The data was acquired on a Mass spectrometry Instrument, a Leco Pegasus IV time-of-flight mass spectrometer controlled using LecoChromaTOF software version 2.32, at a mass resolving power R = 600 from m/z 85–500 at 20 spectra per second, and 1550 V detector voltage, without turning on the mass defect option. Recording ended after 1200 s.
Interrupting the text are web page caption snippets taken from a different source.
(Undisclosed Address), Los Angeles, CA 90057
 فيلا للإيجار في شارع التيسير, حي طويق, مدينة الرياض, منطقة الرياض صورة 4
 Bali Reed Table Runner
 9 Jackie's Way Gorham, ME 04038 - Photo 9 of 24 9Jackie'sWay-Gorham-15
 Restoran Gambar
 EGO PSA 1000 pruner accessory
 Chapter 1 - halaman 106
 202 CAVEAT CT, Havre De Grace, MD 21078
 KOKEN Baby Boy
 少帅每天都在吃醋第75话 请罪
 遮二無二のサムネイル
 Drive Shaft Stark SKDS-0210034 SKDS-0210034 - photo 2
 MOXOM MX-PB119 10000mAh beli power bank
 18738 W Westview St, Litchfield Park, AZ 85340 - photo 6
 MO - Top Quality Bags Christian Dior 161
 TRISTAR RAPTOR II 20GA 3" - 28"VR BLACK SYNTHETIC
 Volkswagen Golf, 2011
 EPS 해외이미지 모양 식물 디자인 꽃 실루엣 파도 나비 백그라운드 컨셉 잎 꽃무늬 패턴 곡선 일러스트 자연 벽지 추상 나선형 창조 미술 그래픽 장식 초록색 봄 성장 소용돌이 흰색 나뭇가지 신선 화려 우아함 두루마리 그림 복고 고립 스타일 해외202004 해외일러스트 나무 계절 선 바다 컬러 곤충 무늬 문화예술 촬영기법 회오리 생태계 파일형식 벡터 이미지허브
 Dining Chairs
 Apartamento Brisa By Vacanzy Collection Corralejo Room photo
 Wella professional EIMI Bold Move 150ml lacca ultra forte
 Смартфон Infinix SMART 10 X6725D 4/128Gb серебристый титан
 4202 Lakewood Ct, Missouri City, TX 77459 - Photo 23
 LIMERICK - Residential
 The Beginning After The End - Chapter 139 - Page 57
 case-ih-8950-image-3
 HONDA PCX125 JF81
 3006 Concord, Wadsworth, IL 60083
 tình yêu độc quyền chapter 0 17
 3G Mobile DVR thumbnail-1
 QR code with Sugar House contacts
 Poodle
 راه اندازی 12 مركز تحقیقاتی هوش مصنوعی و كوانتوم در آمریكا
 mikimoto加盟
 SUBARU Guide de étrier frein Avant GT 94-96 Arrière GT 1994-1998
3.3. Statistical Analysis of Metabolomics Data

All metabolites, including those identified and those not identified using the National Institute of Standards and Technology mass spectral library, were used for data analysis. Both univariate and multivariate statistical approaches were performed with metaboAnalystR [50]. One-way Analysis of Variance (ANOVA) test was performed to ascertain the significant variables, and they were expressed as f- and p-values. The level of statistical significance (−Log10(p)) was determined, followed by post-hoc analyses to correct the p-value and thus generate the False Discovery Rate (FDR). Fisher’s least significant difference method (LSD) was used to identify groups that differ in their metabolite profile. Pearson’s correlation coefficient between the metabolites was calculated using metaboAnalystR [50]. Principal Component Analysis (PCA) and Partial Least Squares-Discriminant Analysis (PLS-DA) were performed using the prcomp package within the R statistical package [51]. Prominent potential discriminatory metabolites were identified with variable importance in projection (VIP) scores at a PLS regression value above 2. Calculations for these analyses were based on singular value decomposition [50]. Hierarchical Clustering Analysis was used to classify genotypes by employing Pearson’s correlation as a similarity measure. The clustering algorithm used was Ward’s linkage, which minimizes the sum of squares of any two clusters [50]. The metabolomic analyses results were compared to hierarchical clustering of SNP data obtained by SNP relate [50].

4. Conclusions

For the first time, metabolites in the beans of Nigerian C. canephora were evaluated. The farmers’ cultivated accessions have unique metabolite profiles and genomic structures compared to the conserved accessions. There was high variability within the varieties for caffeine and sucrose—the two key compounds in coffee. However, the high caffeine, quinic acid and chlorogenic acid may contribute to low quality and bitterness. Genomic technologies such as transgenesis, molecular marker-assisted breeding, genomics, proteomics, and metabolomics should complement traditional breeding efforts for hastening the genetic improvement of coffee. The alteration of major metabolites that contribute to coffee taste, such as caffeine and sucrose, has been one of the strategies used in developing high cup quality coffee. Based on the flavor profile we have assayed, it was found that the ratio of caffeine to sucrose is higher than desirable for good cup quality. It remains to be seen whether there are polymorphisms for known enzymes and proteins that regulate the levels of these compounds among our genotypes. Such data can be obtained by careful examination of our GBS-SNP data, and the utility of this information will be further extended by using them as genetic markers for breeding. By altering this design, the desirable flavor profile will be achieved. It will be of great interest to characterize those genotypes conferring relatively low caffeine, and high sucrose, together with other important quality precursors to determine the cause of such variation and identify some important quality trait markers.